This window was atop the doors in the room where the "system changers" met at ICAEW's home in London.
I attended an interesting all day session in London yesterday with a group who had been invited because they are changing market systems for social and environmental benefit. There were people there who worked on improving fishing systems and those who worked on organic farming, for instance. I was there, I inferred, because I am working on change in the gender system. We met at the astonishingly beautiful Gilded Age building occupied by ICAEW, the association of chartered accountants.
The day was convened by Criterion Institute, particularly by its founder, Joy Anderson, whose passion for positive change is strong and authentic enough to sense from across a room. And, for me, one of the most emotional moments was when she presented the concept of “gender lens investing” as a case study for the room to consider. I could sympathize with the emotion in her voice as she told the tale of trying to conceptualize what it would mean to invest with a “gender lens” and the frustration she experienced in trying to communicate the idea to others.
From the first sight caught of this building, there are female allegorical figures in the architecture.
Importantly, convincing people with money or managers of big portfolios to invest with gender in mind is not the problem.
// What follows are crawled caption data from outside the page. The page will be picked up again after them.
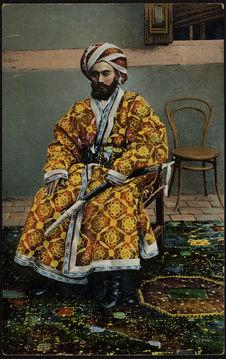 Un bek Tschardshuiski en manteau brodé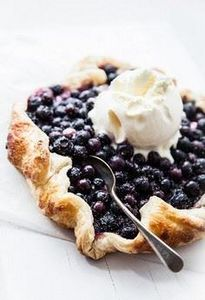 blueberry crostata with vanilla be - 200 Delicious Blueberry Recipes - RecipePin.com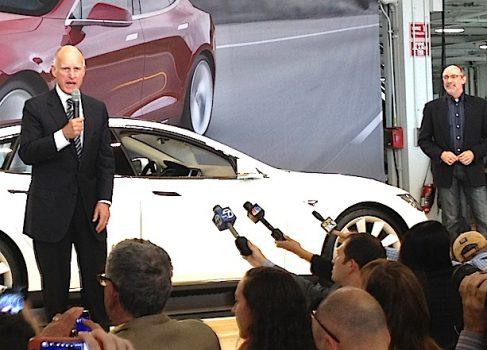 Первая Tesla S покинула завод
There is plenty of money ready to move in that direction. The challenge is inventing a way to articulate between gender effects and financial instruments in a way that goes beyond what Joy calls “a screen.”
What Joy means by “a screen” is a simple selection criterion, such as the number of women on the corporation’s board, that would make it “ok” or not to invest. (Coincidentally, yesterday 21 out of 27 national parliaments gave the EU the go-ahead to set quotas for women on corporate boards. The dissenters–whom EU Observer is deliciously calling “the malcontents”–include the Czech Republic, Denmark, Poland, Sweden, the Netherlands, and the UK. The UK is claiming–without evidence–that the reason it is not cooperating is that “most women” don’t support the measure. I am thinking that having a screen people could use to “vote with their feet” on this issue by moving their investments wouldn’t be a bad thing right at this moment.)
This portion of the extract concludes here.